Chris awakens in Heaven, and learns that his immediate surroundings can be controlled by his imagination. He meets a man (Cuba Gooding, Jr.) he recognizes as Albert, his friend and mentor from his medical residency, and the presence from his time as a “ghost” on Earth. Albert will guide and help in this new afterlife. Albert teaches Chris about his existence in Heaven, and how to shape his little corner, and to travel to others’ “dreams”. They are surprised when a Blue Jacaranda tree appears unbidden in Chris’ surroundings, matching a tree in a new painting by Annie, inspired by Annie’s belief that she can communicate with Chris in the afterlife. Albert explains that this is a sign that the couple are truly soul mates. Annie decides that Chris cannot “see” the painting, however, and destroys it. At the same time, Chris sees his version of the tree disintegrate before his eyes.

Chris laments that he can no longer see his wife and soon encounters a woman who he comes to recognize as his daughter Marie, living in an area resembling a diorama that she loved in her lifetime. The two share a tearful reunion.

Meanwhile, Annie is unable to cope with the loss of her husband and decides to commit suicide. Chris, who is initially relieved that her suffering is done, grows angry when he learns that those who commit suicide go to Hell; this is not the result of a judgment made against them, but rather their own tendency to create “nightmare” afterlife worlds based on their pain. Chris is adamant that he will rescue Annie from Hell, despite Albert’s insistence that no one has ever succeeded in doing so with a suicide. Albert agrees to find Chris a “tracker” to help search for Annie’s soul.

On the journey to Hell, Chris recalls his son, Ian. Remembering how he’d called him the one man he’d want at his side to brave Hell, Chris realizes that Albert is truly Ian. Ian explains that he chose Albert’s appearance because he knew that Chris would listen to Albert without reservation. Before they part, Ian begs Chris to remember how he saved his marriage following Ian and Marie’s deaths. Chris then journeys onward with the tracker.

***

In my version of the story, Chris was never dead.  He was always alive and always fighting to be with the woman he loved.  He was afraid of losing her to simple death, not the eternal damnation to Hell from her choice to suicide.

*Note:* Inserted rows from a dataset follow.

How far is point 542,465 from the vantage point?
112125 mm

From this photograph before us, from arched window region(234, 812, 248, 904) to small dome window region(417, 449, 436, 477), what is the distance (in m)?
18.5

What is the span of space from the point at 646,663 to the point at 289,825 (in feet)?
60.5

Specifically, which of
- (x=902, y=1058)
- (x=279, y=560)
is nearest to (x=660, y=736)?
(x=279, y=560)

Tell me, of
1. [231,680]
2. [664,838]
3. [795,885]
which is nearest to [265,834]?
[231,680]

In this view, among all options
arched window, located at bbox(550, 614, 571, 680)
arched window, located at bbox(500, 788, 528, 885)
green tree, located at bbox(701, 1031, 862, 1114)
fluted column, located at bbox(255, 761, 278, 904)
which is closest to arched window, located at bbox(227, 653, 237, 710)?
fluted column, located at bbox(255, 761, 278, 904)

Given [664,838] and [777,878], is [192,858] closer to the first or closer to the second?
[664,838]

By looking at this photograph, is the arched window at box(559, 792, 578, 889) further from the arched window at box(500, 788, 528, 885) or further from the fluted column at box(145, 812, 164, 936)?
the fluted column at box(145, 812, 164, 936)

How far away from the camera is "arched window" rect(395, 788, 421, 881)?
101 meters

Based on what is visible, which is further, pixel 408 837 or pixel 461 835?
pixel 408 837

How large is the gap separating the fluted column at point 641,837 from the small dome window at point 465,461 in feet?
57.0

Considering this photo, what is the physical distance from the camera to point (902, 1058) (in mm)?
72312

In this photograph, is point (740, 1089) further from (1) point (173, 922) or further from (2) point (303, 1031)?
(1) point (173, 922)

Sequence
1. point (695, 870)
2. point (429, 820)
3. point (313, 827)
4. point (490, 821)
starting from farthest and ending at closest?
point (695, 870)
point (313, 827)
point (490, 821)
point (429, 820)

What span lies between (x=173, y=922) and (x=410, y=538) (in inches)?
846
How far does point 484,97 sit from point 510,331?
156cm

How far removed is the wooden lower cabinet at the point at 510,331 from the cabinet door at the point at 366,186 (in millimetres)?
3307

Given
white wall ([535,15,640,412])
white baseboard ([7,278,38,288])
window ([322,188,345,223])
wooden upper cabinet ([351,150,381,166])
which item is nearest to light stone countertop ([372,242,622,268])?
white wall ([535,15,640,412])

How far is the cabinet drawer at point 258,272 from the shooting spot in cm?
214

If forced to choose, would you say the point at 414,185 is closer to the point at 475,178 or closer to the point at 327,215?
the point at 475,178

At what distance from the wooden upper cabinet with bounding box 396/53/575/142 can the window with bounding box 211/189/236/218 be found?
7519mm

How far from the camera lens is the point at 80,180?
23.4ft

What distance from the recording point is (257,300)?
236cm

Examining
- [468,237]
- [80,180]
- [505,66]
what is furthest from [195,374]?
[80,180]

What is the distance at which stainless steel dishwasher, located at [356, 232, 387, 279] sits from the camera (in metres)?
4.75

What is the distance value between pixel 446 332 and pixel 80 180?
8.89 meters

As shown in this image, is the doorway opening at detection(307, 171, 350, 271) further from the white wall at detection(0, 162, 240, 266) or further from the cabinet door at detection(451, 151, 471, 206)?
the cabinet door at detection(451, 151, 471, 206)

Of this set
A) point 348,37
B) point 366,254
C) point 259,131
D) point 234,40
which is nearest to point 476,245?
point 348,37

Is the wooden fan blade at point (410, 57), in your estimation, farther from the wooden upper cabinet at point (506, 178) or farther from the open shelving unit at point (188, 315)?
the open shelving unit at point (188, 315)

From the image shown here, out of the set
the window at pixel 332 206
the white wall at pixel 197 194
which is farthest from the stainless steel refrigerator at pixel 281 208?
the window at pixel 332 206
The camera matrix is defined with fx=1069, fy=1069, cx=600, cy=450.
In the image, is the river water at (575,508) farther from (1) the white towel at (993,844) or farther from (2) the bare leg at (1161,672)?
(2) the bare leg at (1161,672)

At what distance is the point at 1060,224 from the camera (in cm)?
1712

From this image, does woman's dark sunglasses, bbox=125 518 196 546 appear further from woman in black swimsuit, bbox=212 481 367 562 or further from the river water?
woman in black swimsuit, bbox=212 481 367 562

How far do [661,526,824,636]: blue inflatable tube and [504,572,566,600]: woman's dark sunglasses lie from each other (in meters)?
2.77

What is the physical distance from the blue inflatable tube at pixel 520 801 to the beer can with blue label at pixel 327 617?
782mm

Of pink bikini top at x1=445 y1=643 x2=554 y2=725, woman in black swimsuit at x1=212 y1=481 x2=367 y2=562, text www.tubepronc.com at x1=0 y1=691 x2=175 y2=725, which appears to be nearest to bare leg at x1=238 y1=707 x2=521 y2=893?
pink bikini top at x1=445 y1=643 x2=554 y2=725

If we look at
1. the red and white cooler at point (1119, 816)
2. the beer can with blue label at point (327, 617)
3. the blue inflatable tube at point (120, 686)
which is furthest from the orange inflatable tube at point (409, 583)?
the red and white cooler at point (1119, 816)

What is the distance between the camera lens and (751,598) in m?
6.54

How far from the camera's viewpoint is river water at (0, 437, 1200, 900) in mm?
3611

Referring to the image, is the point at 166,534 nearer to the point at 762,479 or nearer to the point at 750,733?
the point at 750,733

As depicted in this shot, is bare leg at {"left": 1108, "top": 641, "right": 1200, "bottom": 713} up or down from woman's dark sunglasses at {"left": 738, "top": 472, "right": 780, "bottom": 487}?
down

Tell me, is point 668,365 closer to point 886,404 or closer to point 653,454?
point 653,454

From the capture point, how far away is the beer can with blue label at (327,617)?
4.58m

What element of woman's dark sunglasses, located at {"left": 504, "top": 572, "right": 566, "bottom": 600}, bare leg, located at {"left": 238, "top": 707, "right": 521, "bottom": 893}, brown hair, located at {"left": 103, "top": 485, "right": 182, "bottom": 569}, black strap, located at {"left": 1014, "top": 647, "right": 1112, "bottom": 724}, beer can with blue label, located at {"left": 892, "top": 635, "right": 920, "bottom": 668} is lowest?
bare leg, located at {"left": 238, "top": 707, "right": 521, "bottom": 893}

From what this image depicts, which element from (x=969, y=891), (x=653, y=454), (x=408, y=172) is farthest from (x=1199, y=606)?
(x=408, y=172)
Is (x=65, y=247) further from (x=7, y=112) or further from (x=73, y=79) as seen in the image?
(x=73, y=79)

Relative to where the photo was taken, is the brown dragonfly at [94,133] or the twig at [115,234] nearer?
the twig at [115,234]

New reality  What_Dreams_May_Come_-1998_Underrated-_Forgotten-DVDs

I remember being fascinated by the alternate reality of his journey, where he sees his daughter in the lovely young asian woman.  Where he realizes that he sees his son in Cuba Gooding, Jr.’s character.  All this time, I thought he was in a coma or something – I was completely clueless that his character had died and was working his way through his own version of what happens next.  Heaven vs. Hell and Eternity or Reboot.

Sort of living a “happy thoughts”, “Happy THOUGHTS!” Tinkerbelle moment which shapes the reality yet to be, versus dealing with a “heaven can wait” kind of storyline for one man coming to save the woman he loves from eternal damnation.

I don’t know how I got such a lovely story so drastically wrong in the observation of it – my only excuse is that that paintings and cinematography were so compelling, and my Mom’s own fascination with this story within her own end-of-life drama distracted me into watching her for clues of why she loved the story, vs. paying attention to the plot itself.

As I’m dealing with my own COPD journey and end of life issues that touch on estate planning, financial security, right to die choices, unresolved issues with siblings, family, friends and lovers, I just know I have no answers but hope that the journey continues into someplace beautiful and worthwhile.

Birdy Comfort

And that any pet I’ve ever loved who loves me back will be happy to see me when I show up.  Because if I have to go on to the next world and deal with more of this petty humanity b.s., I’m going to have a serious bone to pick with whomever’s in charge.